S’embrasent de Luc Tartar
S’embrasent de Luc Tartar
L’histoire se passe dans une cour de collège, dont le train-train quotidien va être bouleversé par un événement de la plus haute importance : Latifa, la nouvelle élève a été embrassée par Jonathan, le plus beau des garçons. On apprend aussi que Jonathan cristallise l’attention des filles, des garçons mais aussi du directeur. Et que cette voisine, une vieille dame qui se présente elle-même comme une rescapée de la canicule, observe, connaît chaque enfant, et laisse des préservatifs à disposition sur le rebord de sa fenêtre.
C’est un récit sur l’amour, dans le microcosme de l’école. Luc Tartar aborde un sujet aussi universel que banal; pourtant S’embrasent est un texte tendre et rafraîchissant sur l’amour où se développe une vraie poésie. «Ce qui m’intéresse avant tout, dit-il, dans l’émoi amoureux, c’est l’envahissement des sens, des corps, c’est l’énergie qui circule entre les êtres et qui agit forcément sur l’équilibre intérieur des personnes. Tomber amoureux, (…) c’est bousculer, heurter, et, in fine remettre en cause l’ordre établi (…) L’amour est un vertige qui nous fait avancer. Je pense à la sculpture d’Alberto Giacometti, L’homme qui marche. »

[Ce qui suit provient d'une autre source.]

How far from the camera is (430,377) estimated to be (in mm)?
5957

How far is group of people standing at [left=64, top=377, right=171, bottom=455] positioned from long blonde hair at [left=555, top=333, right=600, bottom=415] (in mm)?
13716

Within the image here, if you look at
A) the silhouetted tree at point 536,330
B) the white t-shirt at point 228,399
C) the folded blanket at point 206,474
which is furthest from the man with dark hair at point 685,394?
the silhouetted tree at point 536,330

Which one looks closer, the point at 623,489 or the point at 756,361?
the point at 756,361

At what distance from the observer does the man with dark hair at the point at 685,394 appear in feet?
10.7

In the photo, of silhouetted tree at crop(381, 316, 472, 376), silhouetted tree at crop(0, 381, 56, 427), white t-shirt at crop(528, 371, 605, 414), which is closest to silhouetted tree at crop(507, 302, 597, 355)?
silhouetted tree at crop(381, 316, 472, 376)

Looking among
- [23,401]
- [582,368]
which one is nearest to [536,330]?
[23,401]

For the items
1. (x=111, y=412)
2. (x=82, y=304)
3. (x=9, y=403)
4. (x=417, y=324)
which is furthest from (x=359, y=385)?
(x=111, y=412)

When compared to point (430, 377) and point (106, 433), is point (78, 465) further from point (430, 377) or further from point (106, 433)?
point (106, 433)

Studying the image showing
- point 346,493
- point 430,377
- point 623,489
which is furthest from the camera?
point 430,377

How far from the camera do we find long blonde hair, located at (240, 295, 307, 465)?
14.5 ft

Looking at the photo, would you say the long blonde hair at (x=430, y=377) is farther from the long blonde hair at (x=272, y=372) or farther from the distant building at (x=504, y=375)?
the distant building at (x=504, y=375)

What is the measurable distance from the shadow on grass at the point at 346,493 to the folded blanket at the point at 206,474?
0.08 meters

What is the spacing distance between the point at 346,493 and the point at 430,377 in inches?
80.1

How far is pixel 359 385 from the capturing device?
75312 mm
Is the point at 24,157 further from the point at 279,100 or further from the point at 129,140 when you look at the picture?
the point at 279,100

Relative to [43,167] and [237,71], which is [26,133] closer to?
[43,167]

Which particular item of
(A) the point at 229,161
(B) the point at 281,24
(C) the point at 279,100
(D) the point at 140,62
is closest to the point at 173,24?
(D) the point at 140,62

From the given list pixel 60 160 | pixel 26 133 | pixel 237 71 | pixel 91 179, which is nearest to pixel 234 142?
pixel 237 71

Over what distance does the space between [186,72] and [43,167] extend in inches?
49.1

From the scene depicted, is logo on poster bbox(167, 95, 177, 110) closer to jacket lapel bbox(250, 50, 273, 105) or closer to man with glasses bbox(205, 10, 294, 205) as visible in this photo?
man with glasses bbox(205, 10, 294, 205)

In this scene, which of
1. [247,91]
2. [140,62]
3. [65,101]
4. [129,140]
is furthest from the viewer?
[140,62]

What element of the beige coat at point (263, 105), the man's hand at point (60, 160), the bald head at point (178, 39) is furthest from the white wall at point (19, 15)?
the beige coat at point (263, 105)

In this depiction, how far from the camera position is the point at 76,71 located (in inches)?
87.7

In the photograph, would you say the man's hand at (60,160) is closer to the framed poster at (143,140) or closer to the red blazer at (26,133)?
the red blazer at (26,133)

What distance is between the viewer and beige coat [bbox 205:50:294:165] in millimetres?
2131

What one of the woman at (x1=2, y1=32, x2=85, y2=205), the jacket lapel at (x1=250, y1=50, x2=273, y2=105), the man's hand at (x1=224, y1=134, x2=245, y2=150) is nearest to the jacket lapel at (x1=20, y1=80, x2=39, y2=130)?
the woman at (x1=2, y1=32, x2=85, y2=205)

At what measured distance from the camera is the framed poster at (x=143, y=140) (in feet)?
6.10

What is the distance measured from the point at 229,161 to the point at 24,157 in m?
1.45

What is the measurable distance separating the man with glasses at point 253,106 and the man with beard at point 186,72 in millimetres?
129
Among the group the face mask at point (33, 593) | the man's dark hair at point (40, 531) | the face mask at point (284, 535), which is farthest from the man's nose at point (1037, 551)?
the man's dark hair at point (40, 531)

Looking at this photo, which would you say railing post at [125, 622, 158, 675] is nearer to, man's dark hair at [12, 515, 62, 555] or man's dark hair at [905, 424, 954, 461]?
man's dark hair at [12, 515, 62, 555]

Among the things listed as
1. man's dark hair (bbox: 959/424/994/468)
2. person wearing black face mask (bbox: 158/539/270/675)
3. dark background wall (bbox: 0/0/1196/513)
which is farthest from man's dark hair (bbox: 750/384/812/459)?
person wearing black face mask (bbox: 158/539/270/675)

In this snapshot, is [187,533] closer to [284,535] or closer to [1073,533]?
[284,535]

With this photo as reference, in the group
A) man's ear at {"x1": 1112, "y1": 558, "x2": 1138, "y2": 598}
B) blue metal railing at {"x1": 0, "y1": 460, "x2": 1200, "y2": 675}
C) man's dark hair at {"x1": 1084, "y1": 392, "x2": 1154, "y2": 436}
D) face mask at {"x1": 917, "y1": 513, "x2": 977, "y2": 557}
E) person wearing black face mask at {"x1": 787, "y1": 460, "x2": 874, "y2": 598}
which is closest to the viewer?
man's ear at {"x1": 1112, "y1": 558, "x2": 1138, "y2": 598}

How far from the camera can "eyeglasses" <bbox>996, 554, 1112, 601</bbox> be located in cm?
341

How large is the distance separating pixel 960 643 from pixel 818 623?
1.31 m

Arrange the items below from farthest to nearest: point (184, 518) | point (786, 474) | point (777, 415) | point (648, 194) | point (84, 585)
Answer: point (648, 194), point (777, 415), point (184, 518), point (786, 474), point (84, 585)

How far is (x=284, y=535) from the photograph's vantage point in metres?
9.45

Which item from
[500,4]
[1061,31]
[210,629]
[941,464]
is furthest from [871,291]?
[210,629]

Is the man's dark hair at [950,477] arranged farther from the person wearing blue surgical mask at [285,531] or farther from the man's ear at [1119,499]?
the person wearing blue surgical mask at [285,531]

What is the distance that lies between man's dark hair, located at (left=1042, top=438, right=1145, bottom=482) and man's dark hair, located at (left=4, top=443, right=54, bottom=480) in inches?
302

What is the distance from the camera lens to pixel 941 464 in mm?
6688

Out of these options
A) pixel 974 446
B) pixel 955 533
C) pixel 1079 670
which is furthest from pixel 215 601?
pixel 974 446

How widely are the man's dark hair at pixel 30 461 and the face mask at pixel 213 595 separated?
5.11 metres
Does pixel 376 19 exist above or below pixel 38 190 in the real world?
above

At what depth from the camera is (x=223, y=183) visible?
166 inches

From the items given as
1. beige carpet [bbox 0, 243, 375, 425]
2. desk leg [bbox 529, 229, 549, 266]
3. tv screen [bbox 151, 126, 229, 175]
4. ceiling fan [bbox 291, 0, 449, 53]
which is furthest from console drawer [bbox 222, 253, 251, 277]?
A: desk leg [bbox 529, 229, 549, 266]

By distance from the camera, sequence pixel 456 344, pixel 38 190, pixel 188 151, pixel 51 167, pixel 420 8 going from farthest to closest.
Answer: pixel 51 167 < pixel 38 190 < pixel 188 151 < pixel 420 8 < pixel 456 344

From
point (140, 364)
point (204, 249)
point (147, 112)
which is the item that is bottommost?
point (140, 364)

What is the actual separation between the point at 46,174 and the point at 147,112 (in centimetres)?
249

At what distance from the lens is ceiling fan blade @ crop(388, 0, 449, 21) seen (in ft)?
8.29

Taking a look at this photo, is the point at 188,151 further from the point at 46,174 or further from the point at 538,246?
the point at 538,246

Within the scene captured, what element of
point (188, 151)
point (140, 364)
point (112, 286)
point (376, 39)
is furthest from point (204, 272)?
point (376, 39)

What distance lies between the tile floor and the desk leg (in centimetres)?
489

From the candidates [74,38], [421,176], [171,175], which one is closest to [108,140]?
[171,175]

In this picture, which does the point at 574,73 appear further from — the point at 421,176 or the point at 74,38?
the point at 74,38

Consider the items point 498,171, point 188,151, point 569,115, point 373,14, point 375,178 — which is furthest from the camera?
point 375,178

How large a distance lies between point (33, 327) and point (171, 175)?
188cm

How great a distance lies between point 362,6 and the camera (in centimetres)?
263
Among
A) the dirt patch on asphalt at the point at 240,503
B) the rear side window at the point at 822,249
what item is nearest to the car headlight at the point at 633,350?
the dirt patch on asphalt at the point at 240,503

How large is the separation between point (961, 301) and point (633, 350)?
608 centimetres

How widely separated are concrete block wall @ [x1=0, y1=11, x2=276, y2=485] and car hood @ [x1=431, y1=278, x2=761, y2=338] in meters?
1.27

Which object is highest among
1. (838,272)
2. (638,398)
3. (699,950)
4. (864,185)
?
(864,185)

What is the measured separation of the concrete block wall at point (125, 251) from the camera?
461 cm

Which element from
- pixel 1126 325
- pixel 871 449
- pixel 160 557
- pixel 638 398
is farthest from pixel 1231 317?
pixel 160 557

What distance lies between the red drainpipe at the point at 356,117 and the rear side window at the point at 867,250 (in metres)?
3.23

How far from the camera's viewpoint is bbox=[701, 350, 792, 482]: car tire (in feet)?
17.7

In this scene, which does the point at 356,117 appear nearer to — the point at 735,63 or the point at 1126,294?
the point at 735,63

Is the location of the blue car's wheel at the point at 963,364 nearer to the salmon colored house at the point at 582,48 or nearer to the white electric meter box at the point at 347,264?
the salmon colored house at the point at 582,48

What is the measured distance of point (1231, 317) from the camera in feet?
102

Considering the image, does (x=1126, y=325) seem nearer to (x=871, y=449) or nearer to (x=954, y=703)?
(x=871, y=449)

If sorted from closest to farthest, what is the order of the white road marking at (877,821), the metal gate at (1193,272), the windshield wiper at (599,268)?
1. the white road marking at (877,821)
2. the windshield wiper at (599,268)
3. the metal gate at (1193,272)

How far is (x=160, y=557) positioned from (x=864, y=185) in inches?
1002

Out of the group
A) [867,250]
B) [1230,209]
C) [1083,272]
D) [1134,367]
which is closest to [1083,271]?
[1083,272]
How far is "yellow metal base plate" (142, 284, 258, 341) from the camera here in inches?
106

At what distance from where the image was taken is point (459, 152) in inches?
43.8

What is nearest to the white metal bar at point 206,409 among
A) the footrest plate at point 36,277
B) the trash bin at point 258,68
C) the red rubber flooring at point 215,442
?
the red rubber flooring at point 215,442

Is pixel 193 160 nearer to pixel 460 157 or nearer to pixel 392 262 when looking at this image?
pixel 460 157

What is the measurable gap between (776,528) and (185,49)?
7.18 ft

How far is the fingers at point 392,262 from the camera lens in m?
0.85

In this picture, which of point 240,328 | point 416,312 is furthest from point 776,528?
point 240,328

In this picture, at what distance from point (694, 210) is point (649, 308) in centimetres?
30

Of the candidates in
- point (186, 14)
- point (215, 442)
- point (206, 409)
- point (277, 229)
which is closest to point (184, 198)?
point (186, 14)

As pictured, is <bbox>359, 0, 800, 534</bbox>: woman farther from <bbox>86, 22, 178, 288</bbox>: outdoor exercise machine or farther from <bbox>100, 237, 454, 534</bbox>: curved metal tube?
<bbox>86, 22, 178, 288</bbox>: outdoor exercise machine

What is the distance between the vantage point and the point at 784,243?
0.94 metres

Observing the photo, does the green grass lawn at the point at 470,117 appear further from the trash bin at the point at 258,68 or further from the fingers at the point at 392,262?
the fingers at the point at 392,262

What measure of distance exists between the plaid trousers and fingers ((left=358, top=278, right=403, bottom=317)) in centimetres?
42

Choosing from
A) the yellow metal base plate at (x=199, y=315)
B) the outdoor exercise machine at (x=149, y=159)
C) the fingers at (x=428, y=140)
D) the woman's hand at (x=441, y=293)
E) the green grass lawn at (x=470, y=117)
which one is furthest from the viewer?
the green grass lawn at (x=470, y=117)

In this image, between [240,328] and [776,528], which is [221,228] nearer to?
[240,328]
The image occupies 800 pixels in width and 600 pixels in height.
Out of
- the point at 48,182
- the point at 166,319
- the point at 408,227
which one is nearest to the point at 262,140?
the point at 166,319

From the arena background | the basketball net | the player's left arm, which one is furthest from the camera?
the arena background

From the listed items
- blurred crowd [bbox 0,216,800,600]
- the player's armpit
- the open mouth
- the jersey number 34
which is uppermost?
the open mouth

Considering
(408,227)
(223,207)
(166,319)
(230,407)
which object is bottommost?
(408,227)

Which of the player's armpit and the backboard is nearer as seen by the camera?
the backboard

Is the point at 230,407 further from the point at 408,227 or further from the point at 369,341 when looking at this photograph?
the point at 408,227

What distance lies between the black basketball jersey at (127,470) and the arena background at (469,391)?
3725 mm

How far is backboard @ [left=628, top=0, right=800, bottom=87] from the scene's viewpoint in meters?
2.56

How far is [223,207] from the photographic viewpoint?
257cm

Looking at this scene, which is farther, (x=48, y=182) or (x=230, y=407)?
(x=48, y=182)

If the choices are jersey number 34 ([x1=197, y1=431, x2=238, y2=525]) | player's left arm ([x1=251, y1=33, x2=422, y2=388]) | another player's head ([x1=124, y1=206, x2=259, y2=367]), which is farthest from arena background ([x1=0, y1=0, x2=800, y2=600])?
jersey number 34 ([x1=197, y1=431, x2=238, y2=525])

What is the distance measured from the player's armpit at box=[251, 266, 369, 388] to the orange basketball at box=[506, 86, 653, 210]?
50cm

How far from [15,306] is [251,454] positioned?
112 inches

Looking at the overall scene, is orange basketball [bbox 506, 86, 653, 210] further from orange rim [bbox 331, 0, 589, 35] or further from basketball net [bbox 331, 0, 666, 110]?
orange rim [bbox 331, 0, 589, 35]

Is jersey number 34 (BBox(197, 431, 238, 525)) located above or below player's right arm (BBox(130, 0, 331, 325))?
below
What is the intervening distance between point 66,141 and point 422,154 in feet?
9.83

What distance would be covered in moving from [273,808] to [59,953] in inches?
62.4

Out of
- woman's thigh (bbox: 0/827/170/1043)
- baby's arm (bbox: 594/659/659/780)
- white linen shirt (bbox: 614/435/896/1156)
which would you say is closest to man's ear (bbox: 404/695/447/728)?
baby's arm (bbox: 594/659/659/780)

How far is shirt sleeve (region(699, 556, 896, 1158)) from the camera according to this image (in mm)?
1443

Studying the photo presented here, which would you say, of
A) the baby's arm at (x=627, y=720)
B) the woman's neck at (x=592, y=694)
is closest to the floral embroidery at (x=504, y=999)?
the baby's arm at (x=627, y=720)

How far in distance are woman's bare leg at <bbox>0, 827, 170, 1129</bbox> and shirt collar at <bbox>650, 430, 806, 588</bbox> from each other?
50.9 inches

Deux jeunes filles et deux garçons jouent en alternance les séquences. Et au début, une grand-mère traverse le plateau de cour à jardin, de manière un peu fantomatique, puis s’incarne peu à peu, sur un sol marqué par des lignes comme dans les gymnases, et que la lumière viendra surligner. En fond de scène, un tableau noir qui sera rempli de paroles. La mise en scène d’Éric Jean colle bien avec cette fougue de la jeunesse, et ses comédiens, tous justes, ne tombent pas dans l’imitation des enfants qu’ils sont censés être. Sur de nombreuses musiques, avec, entre autres, La belle Histoire de Michel Fugain et Where do I begin, un délicieux play-back où la vieille dame qui se prend pour Shirley Bassey-des lumières changeantes rendent compte de cet état de sidération où plonge les amis de Jonathan et Latifa.
Pour le spectateur, c’est donc comme devenir amoureux, il en prend plein les yeux et les oreilles, ça bouge de partout, et la pièce est bien rythmée: Luc Tartar possède une belle écriture et se révèle être un excellent dialoguiste. Un beau moment de spectacle très frais que nous offre le Théâtre Bluff, venu du Québec pour quelques dates en France. Bravo et merci au Théâtre Paris-Villette de nous avoir offert cette pépite. Une petite heure qui nous replonge dans l’adolescence et les premières amours…
Julien Barsan
Spectacle vu au Théâtre Paris-Villette. Treize Arches de Brive, le jeudi 2 février. T : 05 55 24 62 22.